Once your aquarium has settled in and has completely cycled it is time
to add some animals. Among the first such should be herbivores and
detritivors such as snails, sea urchins, brittle stars, tangs,
blennies and surgeon fish. These organisms constitute the system's
"clean-up" crew and will greatly help you in the maintenance of the
aquarium. The main limiting factor in adding any more organisms such
as coral, is the growth of undesirable microalgae in the tank. As long
as hair or slime algae is growing in your aquarium, hold off on adding
any corals. Once you have this algae under control then you can start
adding soft and hard corals. Of course these guidelines are extremely
general as no two tanks are the same. Some tanks develop very little
microalgae and organisms can be added fairly soon while others may
require many months. As I have mentioned frequently in this series,
patience is a very desirable commodity in this hobby and if you don't
have it you may encounter a lot of heartache. Observation is also
another critical skill that you should develop. The more closely you
observe your tank, the easier it will become to recognize when things
just don't look quite right.
While you are waiting for the tank to settle in you should be reading
as much material as you can get on the fish and invertebrates you might
like to add to your system. The more familiar you are with the animals
the less problems and losses you will encounter. Don't just look in
the pet store, go to libraries and book stores and read everything you
can find on coral reefs and their inhabitants. Talk to as many people
as you can find who have experience with reef tanks (but be sure you
see their tanks too) and file all this information for future
reference. At present there are only a few books available on marine
invertebrates for the reef aquarium but I have little doubt that this
will change fairly soon. There are a number of books either being
translated or written, that should be available in the next year or
so.
Once the tank is up and running there are certain things that will
have to be done to make sure that things remain the way you want them.

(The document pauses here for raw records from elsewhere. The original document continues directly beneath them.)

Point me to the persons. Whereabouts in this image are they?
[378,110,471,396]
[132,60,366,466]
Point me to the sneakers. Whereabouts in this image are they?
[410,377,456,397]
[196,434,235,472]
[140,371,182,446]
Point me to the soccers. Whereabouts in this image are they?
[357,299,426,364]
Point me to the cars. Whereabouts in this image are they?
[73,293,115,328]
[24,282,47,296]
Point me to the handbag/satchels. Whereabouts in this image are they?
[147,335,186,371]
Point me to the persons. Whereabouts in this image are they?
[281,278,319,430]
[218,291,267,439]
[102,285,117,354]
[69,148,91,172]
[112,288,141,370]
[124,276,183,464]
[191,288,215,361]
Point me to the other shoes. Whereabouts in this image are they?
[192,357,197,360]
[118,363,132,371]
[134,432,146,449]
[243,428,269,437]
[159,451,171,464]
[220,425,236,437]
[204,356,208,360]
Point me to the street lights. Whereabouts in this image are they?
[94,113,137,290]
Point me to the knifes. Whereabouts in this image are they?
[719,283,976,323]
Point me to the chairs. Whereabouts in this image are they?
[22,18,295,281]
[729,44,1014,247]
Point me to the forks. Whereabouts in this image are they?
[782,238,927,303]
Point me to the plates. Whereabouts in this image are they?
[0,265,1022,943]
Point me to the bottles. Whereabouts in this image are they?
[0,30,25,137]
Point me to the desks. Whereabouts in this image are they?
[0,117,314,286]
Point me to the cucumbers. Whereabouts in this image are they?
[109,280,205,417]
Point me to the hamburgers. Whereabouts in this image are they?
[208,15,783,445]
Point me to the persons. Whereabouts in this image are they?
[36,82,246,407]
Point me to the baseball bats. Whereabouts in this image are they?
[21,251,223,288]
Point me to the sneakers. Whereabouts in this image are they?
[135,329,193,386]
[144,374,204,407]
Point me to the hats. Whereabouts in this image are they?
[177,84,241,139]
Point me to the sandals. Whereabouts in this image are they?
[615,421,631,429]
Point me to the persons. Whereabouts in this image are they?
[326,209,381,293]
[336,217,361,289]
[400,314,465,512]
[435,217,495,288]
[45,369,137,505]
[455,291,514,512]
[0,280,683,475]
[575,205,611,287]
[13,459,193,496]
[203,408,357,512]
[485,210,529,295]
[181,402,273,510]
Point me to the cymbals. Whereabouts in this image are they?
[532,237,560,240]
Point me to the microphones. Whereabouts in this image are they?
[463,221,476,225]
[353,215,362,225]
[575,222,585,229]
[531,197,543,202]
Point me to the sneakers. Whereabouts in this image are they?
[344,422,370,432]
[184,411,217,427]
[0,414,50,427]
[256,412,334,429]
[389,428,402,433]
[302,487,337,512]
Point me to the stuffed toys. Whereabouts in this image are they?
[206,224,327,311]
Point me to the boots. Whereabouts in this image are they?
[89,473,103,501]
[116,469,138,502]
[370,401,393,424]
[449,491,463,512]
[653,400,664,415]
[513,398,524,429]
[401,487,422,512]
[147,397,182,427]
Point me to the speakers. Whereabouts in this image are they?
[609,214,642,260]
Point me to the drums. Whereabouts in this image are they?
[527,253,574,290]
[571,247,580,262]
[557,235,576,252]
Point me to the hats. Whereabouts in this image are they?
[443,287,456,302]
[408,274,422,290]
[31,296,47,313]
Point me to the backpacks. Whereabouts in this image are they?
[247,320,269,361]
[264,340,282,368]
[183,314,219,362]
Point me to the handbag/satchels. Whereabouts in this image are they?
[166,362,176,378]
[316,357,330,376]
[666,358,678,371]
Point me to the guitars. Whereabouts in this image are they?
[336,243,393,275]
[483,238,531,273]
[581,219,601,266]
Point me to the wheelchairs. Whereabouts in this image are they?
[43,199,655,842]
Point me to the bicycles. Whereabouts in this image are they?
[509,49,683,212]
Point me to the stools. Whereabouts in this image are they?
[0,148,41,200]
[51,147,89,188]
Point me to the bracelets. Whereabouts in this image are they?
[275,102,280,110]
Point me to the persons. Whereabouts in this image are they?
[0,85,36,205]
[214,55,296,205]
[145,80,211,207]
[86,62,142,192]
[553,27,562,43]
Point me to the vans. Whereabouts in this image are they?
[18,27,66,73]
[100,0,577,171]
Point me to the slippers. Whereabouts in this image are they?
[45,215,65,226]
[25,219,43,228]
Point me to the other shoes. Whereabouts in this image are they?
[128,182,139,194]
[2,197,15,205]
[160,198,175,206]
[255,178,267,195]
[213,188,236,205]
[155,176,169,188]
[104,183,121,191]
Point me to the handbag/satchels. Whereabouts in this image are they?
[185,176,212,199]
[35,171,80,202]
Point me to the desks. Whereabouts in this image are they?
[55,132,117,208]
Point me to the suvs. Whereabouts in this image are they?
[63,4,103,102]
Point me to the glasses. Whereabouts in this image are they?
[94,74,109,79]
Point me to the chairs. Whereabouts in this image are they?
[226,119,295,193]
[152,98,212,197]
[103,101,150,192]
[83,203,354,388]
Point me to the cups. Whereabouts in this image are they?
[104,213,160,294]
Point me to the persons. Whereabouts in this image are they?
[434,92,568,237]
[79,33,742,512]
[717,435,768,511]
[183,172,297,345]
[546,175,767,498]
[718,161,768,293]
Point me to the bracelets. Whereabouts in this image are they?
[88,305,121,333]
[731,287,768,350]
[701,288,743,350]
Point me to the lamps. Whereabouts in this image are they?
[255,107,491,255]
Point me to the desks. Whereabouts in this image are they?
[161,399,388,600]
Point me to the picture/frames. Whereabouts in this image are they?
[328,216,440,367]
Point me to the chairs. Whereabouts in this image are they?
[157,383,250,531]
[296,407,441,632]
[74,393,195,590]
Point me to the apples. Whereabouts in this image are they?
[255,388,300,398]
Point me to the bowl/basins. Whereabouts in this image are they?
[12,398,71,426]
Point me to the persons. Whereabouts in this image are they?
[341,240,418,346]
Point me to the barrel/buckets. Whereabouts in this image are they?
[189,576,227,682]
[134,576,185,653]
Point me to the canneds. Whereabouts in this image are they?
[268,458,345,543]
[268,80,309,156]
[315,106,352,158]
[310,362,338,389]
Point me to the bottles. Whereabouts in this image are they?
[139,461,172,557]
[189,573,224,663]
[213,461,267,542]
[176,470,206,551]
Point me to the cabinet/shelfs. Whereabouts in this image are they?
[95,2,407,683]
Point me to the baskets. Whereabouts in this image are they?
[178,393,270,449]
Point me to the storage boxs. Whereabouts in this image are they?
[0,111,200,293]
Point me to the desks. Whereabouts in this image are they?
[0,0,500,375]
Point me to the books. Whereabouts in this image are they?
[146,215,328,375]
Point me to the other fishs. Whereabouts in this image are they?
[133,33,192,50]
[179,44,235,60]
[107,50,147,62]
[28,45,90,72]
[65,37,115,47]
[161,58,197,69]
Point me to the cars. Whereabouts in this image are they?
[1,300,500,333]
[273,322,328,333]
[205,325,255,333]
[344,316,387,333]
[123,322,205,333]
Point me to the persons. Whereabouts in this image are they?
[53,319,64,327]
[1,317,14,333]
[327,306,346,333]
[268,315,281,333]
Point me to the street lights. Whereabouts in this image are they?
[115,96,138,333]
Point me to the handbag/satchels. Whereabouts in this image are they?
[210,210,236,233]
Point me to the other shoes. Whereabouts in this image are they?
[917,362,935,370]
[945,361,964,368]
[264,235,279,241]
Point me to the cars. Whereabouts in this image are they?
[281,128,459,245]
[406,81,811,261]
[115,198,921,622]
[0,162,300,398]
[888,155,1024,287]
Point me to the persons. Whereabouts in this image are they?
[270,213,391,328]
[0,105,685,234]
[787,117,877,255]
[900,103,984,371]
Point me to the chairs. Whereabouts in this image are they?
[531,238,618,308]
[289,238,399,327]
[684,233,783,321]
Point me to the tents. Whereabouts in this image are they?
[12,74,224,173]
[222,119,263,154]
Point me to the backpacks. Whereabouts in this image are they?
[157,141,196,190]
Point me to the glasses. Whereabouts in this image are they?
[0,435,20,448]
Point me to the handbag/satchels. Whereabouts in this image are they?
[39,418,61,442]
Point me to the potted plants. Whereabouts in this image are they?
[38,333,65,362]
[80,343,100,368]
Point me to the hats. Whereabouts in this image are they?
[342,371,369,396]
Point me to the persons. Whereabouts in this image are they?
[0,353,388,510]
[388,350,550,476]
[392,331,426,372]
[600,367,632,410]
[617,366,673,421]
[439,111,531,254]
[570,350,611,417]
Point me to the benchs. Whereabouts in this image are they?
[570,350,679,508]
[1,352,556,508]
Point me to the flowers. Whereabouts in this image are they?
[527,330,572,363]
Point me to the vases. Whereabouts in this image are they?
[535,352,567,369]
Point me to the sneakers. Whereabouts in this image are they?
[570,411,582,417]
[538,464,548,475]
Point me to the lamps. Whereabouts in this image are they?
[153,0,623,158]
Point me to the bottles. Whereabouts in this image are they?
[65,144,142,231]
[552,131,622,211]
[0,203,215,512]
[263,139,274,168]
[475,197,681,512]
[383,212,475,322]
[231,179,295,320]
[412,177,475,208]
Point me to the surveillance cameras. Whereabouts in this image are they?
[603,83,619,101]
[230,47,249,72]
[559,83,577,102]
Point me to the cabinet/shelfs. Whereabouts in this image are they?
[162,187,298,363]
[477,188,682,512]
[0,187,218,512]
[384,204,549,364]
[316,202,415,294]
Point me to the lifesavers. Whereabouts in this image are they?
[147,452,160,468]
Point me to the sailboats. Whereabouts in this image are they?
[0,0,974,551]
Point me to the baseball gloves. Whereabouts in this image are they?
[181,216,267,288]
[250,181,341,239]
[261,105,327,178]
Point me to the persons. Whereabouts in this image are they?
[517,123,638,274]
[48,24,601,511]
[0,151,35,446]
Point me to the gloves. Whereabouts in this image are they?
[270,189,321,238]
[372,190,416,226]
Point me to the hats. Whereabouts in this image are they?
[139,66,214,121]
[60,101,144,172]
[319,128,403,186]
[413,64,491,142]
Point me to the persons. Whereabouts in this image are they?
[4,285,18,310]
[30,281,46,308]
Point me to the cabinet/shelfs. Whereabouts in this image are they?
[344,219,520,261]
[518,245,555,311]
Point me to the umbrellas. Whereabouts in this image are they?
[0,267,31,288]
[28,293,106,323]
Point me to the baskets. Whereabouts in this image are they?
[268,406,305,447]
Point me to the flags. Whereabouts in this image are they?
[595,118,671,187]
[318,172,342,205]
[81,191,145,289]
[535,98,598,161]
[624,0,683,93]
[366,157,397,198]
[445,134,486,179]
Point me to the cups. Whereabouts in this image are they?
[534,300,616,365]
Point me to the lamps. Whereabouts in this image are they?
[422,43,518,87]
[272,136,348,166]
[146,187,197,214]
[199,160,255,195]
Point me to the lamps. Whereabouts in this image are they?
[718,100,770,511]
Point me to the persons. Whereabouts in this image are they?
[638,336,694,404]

The easiest way to keep track of what you are doing is to keep a log
book. By keeping accurate records you will be able to detect trends
and remember when and what you last did to the aquarium. It can be as
fancy or as simple as you want but you should keep one. Record any
observations that you make, note anything unusual or special that you
see happening in the tank. You never know, it may be the start of some
sort of trend that may need correcting later or you may change
something in the tank that might cause other, unanticipated reactions.
Record any measurements that you make such as pH, salinity alkalinity
(carbonate hardness), nitrate, calcium, dissolved oxygen or anything
else you might be measuring. Record any maintenance that you perform
on the tank such as water changes, removal of detritus, cleaning or
changing the prefilter, replacing the lights, raising or lowering the
temperature, changing the photoperiod or cleaning the skimmer. You
might also want to record the amount of scum collected by the skimmer
to see if there are any trends. For example a reduction in scum
production may indicate a decrease in efficiency or an increase in
production may indicate a dying organism in the tank.
Now its time to look at some more reef systems. John Payter's 180
gallon reef aquarium is located in Taylor, Michigan. Originally this
system started out as a 125 gallon reef tank. All of the animals were
collected over a three year period from 1986 to 1989, and were
transferred to the new system in May of 1989. All the equipment was
also transferred to the 180 as well. The only change was the addition
of two more fluorescent lights and a larger trickle filter.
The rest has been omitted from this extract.